__Consigne 1__: D'après le texte sur le passage du chaume à la tuile, quelle invention a rendu la paille impropre à la couverture des toits ?
__Consigne 2__: Recopiez le passage du texte sur le passage du chaume à la tuile, de "En Bretagne, terre" jusqu'à "a été payée.".

__Extrait__:
****************

Du chaume à la tuile Adaptation des pignons, murs et charpentes

Le passage du chaume à la tuile ou à l’ardoise au 19e siècle

Ploumanac’h vers 1900, une toiture remaniée en tuiles au milieu de chaumières, collection André Le Person

Le chaume provient de roseaux, de joncs, de paille de blé ou de seigle coupés à la faux ou à la faucille. Peu onéreux, il offre une bonne isolation thermique pour les chaumières, écuries ou étables et est populaire jusqu’au 19e siècle.

En Bretagne, terre agricole à population pauvre et à l’habitat dispersé, le recul du chaume sera lent. Il tient à l’invention des batteuses qui, en cassant la paille, la rendent impropre à la couverture des toits. Par ailleurs, l’industrialisation répand l’idée de progrès et de modernisme, et la chaumière qui fait encore l’admiration des peintres est perçue comme une habitation de pauvres et de gueux. Les hygiénistes du 19e siècle tempêtent aussi contre les chaumières sombres et humides où l’air ne circule pas et qui abritent rats et souris.

Plaque de tôle émaillée
"M.A.C.L" de la rue du Capitaine-Lagache à Paris, acronyme pour "Maison assurée contre l’incendie". Cette plaque est apposée au-dessus de la porte d’entrée et prouve que la cotisation a été payée.

Napoléon III promulgue une loi visant à interdire les toitures en chaume et même leur réparation, le risque d’incendie dû aux cheminées défectueuses étant désormais accru par des innovations telles que la lampe à pétrole ou la lampe Pigeon utilisées à la maison comme à l’étable. Toutefois les préfets accordent souvent des dérogations aux paysans incapables de financer la substitution du chaume par l’ardoise ou la tuile.

Plaque de tôle émaillée de la compagnie d’assurances "L’Abeille"
compagnies d’assurances à primes fixes, incendie, accidents et risques divers, L’Abeille, grêle, vie, agence générale) fondée en 1856 sous le nom de "Abeille Bourguignonne". Ces plaques résistent à un incendie.

L’État encourage l’essor des compagnies et mutuelles d’assurances contre l’incendie qui préconisent bien sûr le remplacement du chaume. La formation de compagnies de sapeurs-pompiers dotées de pompes est préconisée. Mais, quand sonne le tocsin, c’est toute la population du village qui s’affaire autour de la chaumière en feu.

Aujourd’hui, paradoxalement, la pose et l’entretien d’une toiture en chaume sont un signe d’aisance financière.

****************

__Données enregistrées__:

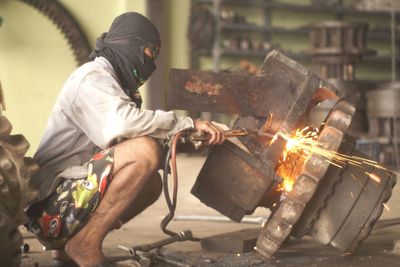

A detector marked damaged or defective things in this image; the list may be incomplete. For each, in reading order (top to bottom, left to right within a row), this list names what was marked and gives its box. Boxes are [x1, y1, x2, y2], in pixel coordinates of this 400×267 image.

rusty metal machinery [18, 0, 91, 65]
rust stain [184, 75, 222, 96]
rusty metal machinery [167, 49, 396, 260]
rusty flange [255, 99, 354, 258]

****************

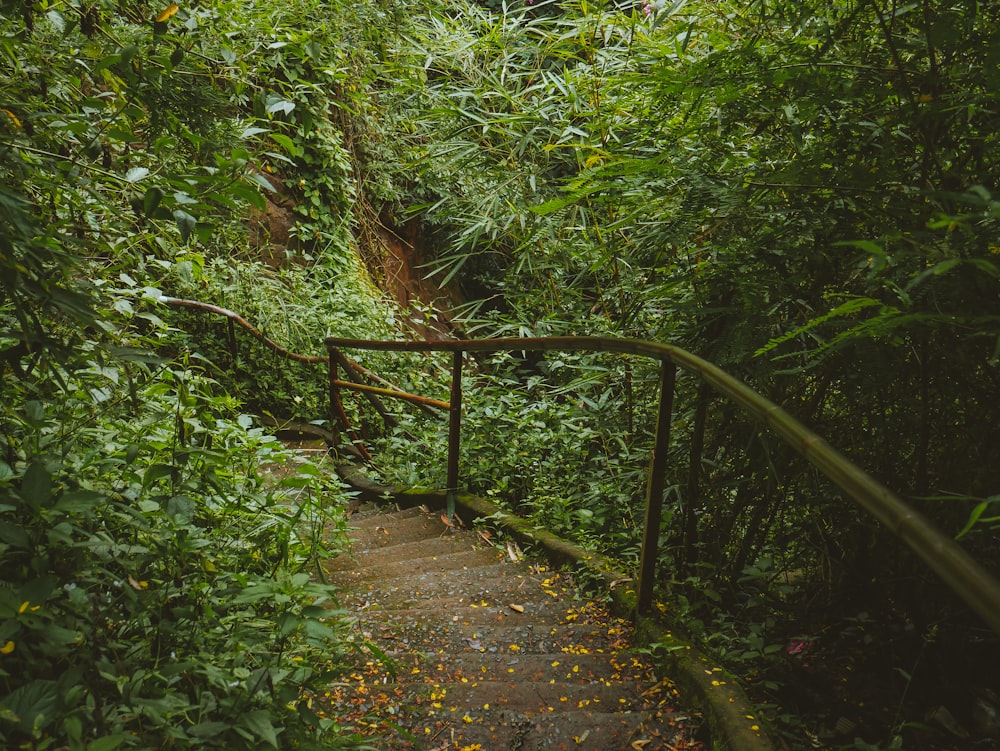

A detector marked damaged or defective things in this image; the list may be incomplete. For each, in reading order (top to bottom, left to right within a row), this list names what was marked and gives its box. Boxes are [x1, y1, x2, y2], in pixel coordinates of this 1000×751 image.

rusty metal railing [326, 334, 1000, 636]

****************

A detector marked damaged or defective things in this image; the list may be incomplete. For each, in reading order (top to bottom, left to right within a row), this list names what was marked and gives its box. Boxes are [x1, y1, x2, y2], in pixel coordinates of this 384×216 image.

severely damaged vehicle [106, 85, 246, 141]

****************

__Réponse 1__: Les batteuses, qui cassent la paille.

__Réponse 2__:
En Bretagne, terre agricole à population pauvre et à l’habitat dispersé, le recul du chaume sera lent. Il tient à l’invention des batteuses qui, en cassant la paille, la rendent impropre à la couverture des toits. Par ailleurs, l’industrialisation répand l’idée de progrès et de modernisme, et la chaumière qui fait encore l’admiration des peintres est perçue comme une habitation de pauvres et de gueux. Les hygiénistes du 19e siècle tempêtent aussi contre les chaumières sombres et humides où l’air ne circule pas et qui abritent rats et souris.

Plaque de tôle émaillée
"M.A.C.L" de la rue du Capitaine-Lagache à Paris, acronyme pour "Maison assurée contre l’incendie". Cette plaque est apposée au-dessus de la porte d’entrée et prouve que la cotisation a été payée.